Sanji alzò gli occhi al cielo con uno sbuffo «Mi chiedo ancora perché non sia capitato con Nami-chan o Robin-swan, invece che con un Uomo-Alga».
«Perché tu sei un maniaco bavoso» replicò l’altro, mentre si passava un asciugamano sui corti capelli ancora bagnati.
«Va al diavolo» lo liquidò il biondo, ritornando a dedicarsi al suo paesaggio imbiancato, incorniciato dai vetri inumiditi.
«Si può sapere cosa ci trovi di tanto bello nella neve?» Mugugnò brusco Zoro, dopo qualche minuto di silenzio; il cuocastro isterico gli rompeva le scatole da due giorni con la bellezza e la delicatezza di tutto quello, ma lui proprio non ci vedeva niente.
Sanji sospirò lievemente, poi si sdraiò sul futon, abbandonando le braccia lungo il corpo «Non lo so, però la neve mi piace… è così delicata e leggera, ma al contempo abbagliante e forte. Salta tanto agli occhi che fa male» spiegò, socchiudendo gli occhi contro il soffitto color pastello.
Zoro lanciò un’occhiata alla finestra, soppesando le sue parole, poi tornò a fissarlo «A me sembra solo… piatta».
Sanji fece un versetto, seguito da una risata sempre più forte «Marimo sei davvero un caso perso!» Esclamò, mentre si alzava. «Magari è solo una mia impressione…» continuò, mentre andava verso il bagno.

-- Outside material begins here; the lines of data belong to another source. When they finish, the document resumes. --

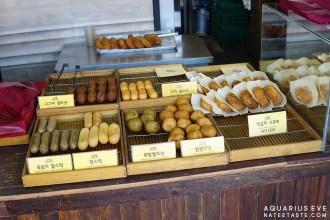 นอกจากโคโรเกะ ก็มีแป้งหนึบทอดรสต่างๆ ด้วยค่ะ (อารมณ์เหมือนขนมไข่นกบ้านเรา)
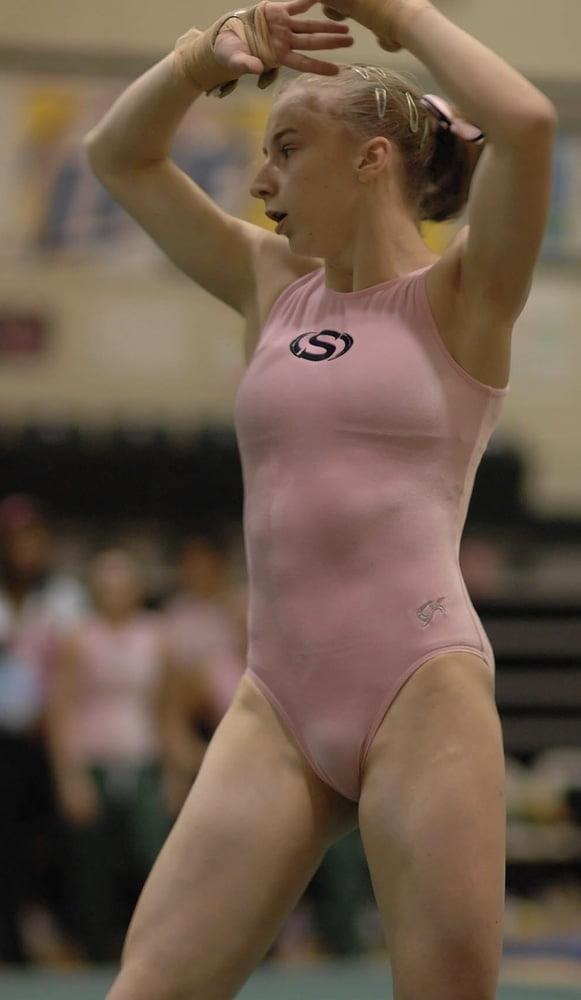 у гимнастки просвечивает вагина этом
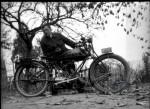 """Robert Sexé, pose ici, en 1922, à Neustadt devant la Krieger Gnädig qu'il vient d'acquérir. """"Très lourde (135 kg) mais très agréable en voyage"""" note-t-il au dos de la photo """"sauf quand il faut pousser avec une bielle cassée !"""""""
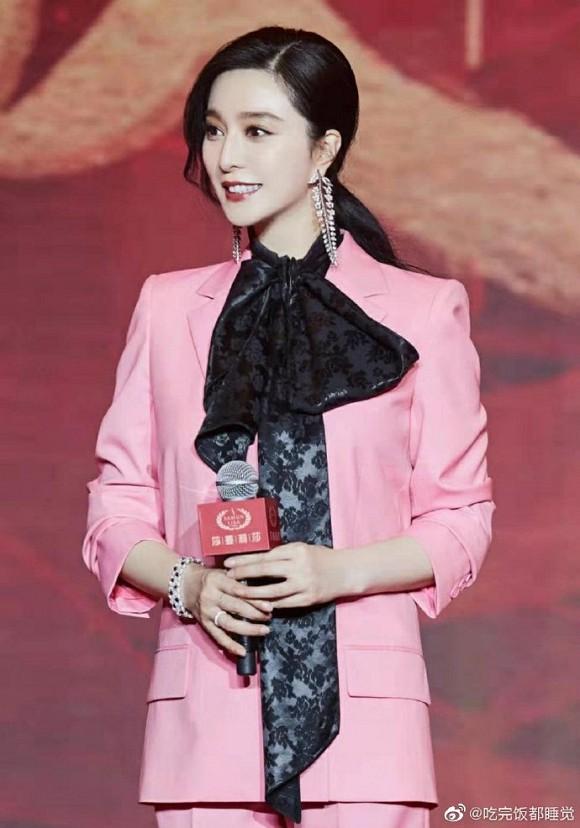 Diện đồ hồng, Phạm Băng Băng phá chuẩn quy tắc về thời trang 3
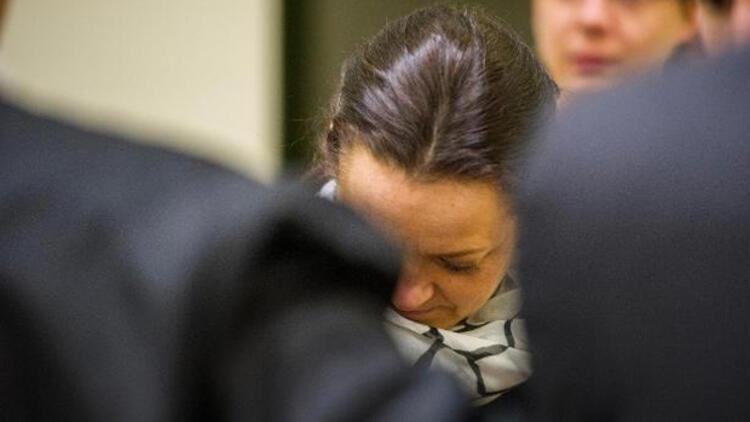 NSU üyelerini desteklemekle suçlanan bir kadın dinledi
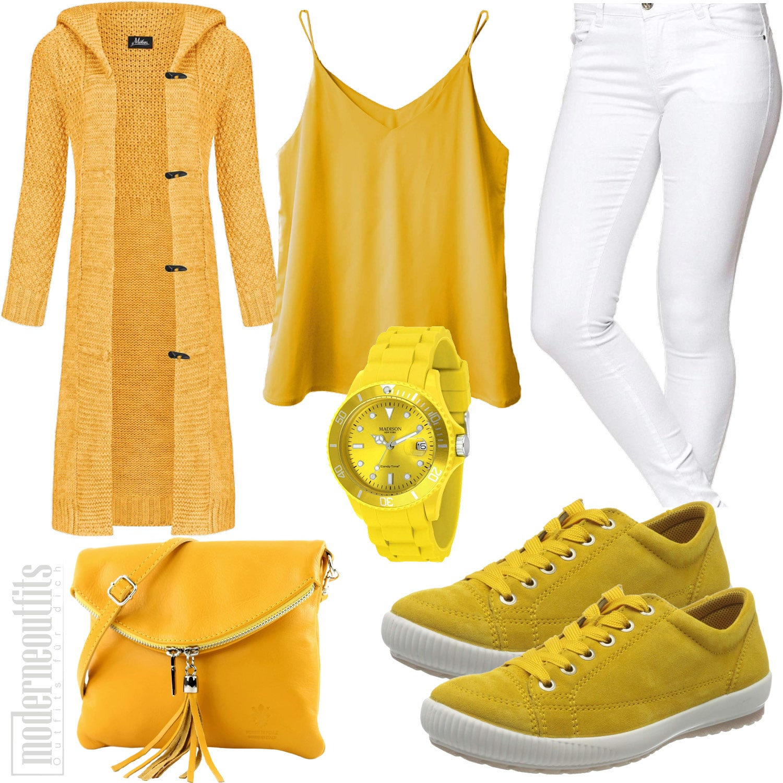 Gelbes Frauenoutfit mit Strickjacke, Top, Jeans und Sneakers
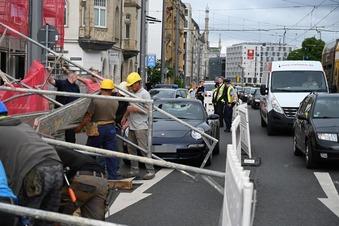 Gerüst stürzt auf fahrende Autos in Dresden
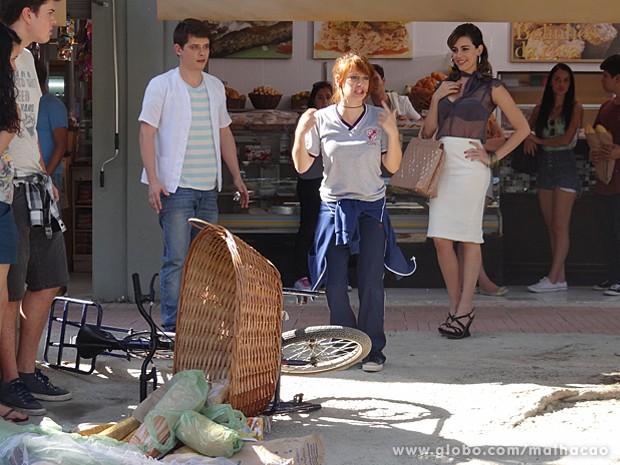 Giovana dá showzinho no meio da rua, e Luciana aproveita a situação (Foto: Malhação / TV Globo)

Zoro sentì il getto d’acqua che scivolava nella vasca e la voce del cuoco che intonava sommessamente qualcosa, attutita dalla porta scorrevole. Effettivamente una singolare sensazione di quiete lo aveva colto già qualche ora prima; quiete che non era più noia, ma qualcosa di diverso: starsene lì a parlare tranquillamente col cuoco, a fare riflessioni, a sentirlo cantare, mentre si muoveva delicatamente per la stanza, facevano parte di quel mosaico d’impressioni.
Tuttavia non era da lui fermarsi a ragionare sulle sensazioni e le percezioni che particolari attimi gli causavano, soprattutto perché lui non era davvero portato a rimuginare sulle cose. Molto spesso accadeva solo che lui – semplicemente – decidesse e basta; agiva e faceva cose, cose che lo facevano stare bene e quello bastava.
«Marimo, vieni un attimo qui».
La voce scazzata del cuoco arrivò a interrompere l’esile filo dei suoi pensieri, ovviamente senza sprecarsi a domandarlo con un minimo di garbo.
«Che gentilezza, cuoco, davvero!» Sbottò, mentre indossava un kimono da camera blu scuro.
«Non rompere e muoviti o ti prendo a calci!»
Maledicendo la strega che li aveva costretti a convivere, Zoro spalancò la porta del bagno con un cipiglio, ritrovandosi un cuoco alquanto schifato che reggeva il suo reggipancia tra due dita.
«Allora?» Grugnì Sanji, con espressione disgustata.
«Allora?» Ripeté Zoro, appoggiando una spalla alla parete di legno.
«Perché questa cosa è qui?!» Sbottò l’altro, perdendo la pazienza.
«Perché è mia» replicò lui, con la faccia di chi comunica qualcosa di molto logico.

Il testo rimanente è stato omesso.